= Written exercise =
Extract each line below that contains the word "list".

= Excerpted records =
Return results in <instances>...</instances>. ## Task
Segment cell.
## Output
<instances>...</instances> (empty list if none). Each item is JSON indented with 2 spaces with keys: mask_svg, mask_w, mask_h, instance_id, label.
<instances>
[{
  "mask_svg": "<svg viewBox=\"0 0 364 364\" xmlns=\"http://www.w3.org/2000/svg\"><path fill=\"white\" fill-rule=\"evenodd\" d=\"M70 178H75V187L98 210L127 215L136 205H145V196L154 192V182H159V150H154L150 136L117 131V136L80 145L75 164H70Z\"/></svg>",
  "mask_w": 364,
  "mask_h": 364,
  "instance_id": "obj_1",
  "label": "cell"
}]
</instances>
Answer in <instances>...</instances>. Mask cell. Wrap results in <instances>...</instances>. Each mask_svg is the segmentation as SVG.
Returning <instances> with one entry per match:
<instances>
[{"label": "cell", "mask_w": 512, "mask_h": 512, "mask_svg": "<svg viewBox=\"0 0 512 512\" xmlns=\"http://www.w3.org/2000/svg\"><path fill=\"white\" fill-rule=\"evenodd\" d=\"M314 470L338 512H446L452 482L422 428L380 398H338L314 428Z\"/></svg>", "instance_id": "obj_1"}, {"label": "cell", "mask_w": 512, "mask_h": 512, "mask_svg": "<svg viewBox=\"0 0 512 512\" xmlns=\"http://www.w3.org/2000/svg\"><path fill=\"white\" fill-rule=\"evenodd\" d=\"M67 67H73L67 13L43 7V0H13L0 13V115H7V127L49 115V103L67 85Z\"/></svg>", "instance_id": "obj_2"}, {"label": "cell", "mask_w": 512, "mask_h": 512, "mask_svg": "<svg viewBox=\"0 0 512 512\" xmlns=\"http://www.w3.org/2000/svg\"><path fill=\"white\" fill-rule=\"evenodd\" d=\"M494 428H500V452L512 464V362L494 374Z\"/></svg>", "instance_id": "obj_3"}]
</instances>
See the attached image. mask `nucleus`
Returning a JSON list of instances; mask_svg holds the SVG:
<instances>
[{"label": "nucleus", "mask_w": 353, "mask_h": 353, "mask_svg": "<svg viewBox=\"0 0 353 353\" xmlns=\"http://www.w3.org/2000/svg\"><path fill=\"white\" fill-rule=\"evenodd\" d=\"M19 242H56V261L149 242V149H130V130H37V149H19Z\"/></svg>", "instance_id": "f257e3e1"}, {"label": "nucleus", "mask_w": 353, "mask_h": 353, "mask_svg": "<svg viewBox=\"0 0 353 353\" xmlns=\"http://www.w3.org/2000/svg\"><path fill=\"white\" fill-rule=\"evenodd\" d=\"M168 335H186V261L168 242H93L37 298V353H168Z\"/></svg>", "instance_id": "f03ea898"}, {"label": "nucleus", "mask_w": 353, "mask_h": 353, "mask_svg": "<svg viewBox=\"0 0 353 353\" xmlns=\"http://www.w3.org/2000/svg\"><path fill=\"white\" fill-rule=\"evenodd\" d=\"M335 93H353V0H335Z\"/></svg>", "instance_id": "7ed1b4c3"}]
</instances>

= Answer to the task =
<instances>...</instances> (empty list if none). Each item is JSON indented with 2 spaces with keys: mask_svg, mask_w, mask_h, instance_id, label.
Returning a JSON list of instances; mask_svg holds the SVG:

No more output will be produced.